:: Dataset records ::
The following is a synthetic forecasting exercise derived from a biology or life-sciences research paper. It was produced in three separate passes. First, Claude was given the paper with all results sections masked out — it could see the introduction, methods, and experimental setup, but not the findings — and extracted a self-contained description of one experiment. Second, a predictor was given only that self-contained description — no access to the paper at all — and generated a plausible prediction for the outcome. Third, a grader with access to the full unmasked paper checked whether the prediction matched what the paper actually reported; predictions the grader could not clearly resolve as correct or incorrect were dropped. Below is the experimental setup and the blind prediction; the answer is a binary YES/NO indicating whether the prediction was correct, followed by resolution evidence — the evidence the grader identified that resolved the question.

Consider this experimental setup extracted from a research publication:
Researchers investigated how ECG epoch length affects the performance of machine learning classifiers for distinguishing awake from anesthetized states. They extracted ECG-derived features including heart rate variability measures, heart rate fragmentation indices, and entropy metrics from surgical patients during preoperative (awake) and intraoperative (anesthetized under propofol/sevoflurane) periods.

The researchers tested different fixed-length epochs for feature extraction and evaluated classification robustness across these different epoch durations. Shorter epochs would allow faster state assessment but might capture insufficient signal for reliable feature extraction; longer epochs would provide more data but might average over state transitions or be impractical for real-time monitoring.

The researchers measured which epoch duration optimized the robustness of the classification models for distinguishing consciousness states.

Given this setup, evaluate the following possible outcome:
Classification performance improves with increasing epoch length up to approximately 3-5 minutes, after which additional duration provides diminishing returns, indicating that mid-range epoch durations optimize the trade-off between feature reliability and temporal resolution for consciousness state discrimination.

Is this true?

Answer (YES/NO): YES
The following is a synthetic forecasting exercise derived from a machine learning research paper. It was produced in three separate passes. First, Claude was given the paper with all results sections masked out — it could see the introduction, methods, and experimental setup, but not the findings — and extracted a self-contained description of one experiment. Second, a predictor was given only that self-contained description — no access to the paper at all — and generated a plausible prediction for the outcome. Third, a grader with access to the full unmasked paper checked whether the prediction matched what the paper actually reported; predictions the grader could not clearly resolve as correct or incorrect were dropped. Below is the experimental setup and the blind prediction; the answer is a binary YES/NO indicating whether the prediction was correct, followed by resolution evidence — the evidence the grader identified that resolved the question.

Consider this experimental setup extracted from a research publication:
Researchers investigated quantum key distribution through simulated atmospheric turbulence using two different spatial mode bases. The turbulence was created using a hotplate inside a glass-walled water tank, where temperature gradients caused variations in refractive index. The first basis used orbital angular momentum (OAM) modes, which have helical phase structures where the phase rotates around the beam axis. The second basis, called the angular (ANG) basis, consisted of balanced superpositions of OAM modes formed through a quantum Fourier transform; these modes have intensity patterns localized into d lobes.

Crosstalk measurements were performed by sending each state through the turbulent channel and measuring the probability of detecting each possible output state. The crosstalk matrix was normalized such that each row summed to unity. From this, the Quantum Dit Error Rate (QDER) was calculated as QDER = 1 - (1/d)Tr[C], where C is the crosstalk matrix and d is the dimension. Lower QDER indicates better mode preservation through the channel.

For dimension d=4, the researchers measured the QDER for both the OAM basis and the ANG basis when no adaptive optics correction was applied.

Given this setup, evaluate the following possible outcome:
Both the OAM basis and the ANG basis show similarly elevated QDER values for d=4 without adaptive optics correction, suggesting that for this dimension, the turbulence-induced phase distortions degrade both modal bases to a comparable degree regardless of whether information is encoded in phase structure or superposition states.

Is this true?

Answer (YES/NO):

:: Work instructions ::
Each line of the data must come back exactly as written.

:: Result for this task ::
The following is a synthetic forecasting exercise derived from a biology or life-sciences research paper. It was produced in three separate passes. First, Claude was given the paper with all results sections masked out — it could see the introduction, methods, and experimental setup, but not the findings — and extracted a self-contained description of one experiment. Second, a predictor was given only that self-contained description — no access to the paper at all — and generated a plausible prediction for the outcome. Third, a grader with access to the full unmasked paper checked whether the prediction matched what the paper actually reported; predictions the grader could not clearly resolve as correct or incorrect were dropped. Below is the experimental setup and the blind prediction; the answer is a binary YES/NO indicating whether the prediction was correct, followed by resolution evidence — the evidence the grader identified that resolved the question.

Consider this experimental setup extracted from a research publication:
Researchers investigated how ECG epoch length affects the performance of machine learning classifiers for distinguishing awake from anesthetized states. They extracted ECG-derived features including heart rate variability measures, heart rate fragmentation indices, and entropy metrics from surgical patients during preoperative (awake) and intraoperative (anesthetized under propofol/sevoflurane) periods.

The researchers tested different fixed-length epochs for feature extraction and evaluated classification robustness across these different epoch durations. Shorter epochs would allow faster state assessment but might capture insufficient signal for reliable feature extraction; longer epochs would provide more data but might average over state transitions or be impractical for real-time monitoring.

The researchers measured which epoch duration optimized the robustness of the classification models for distinguishing consciousness states.

Given this setup, evaluate the following possible outcome:
Classification performance improves with increasing epoch length up to approximately 3-5 minutes, after which additional duration provides diminishing returns, indicating that mid-range epoch durations optimize the trade-off between feature reliability and temporal resolution for consciousness state discrimination.

Is this true?

Answer (YES/NO): YES
The following is a synthetic forecasting exercise derived from a machine learning research paper. It was produced in three separate passes. First, Claude was given the paper with all results sections masked out — it could see the introduction, methods, and experimental setup, but not the findings — and extracted a self-contained description of one experiment. Second, a predictor was given only that self-contained description — no access to the paper at all — and generated a plausible prediction for the outcome. Third, a grader with access to the full unmasked paper checked whether the prediction matched what the paper actually reported; predictions the grader could not clearly resolve as correct or incorrect were dropped. Below is the experimental setup and the blind prediction; the answer is a binary YES/NO indicating whether the prediction was correct, followed by resolution evidence — the evidence the grader identified that resolved the question.

Consider this experimental setup extracted from a research publication:
Researchers investigated quantum key distribution through simulated atmospheric turbulence using two different spatial mode bases. The turbulence was created using a hotplate inside a glass-walled water tank, where temperature gradients caused variations in refractive index. The first basis used orbital angular momentum (OAM) modes, which have helical phase structures where the phase rotates around the beam axis. The second basis, called the angular (ANG) basis, consisted of balanced superpositions of OAM modes formed through a quantum Fourier transform; these modes have intensity patterns localized into d lobes.

Crosstalk measurements were performed by sending each state through the turbulent channel and measuring the probability of detecting each possible output state. The crosstalk matrix was normalized such that each row summed to unity. From this, the Quantum Dit Error Rate (QDER) was calculated as QDER = 1 - (1/d)Tr[C], where C is the crosstalk matrix and d is the dimension. Lower QDER indicates better mode preservation through the channel.

For dimension d=4, the researchers measured the QDER for both the OAM basis and the ANG basis when no adaptive optics correction was applied.

Given this setup, evaluate the following possible outcome:
Both the OAM basis and the ANG basis show similarly elevated QDER values for d=4 without adaptive optics correction, suggesting that for this dimension, the turbulence-induced phase distortions degrade both modal bases to a comparable degree regardless of whether information is encoded in phase structure or superposition states.

Is this true?

Answer (YES/NO):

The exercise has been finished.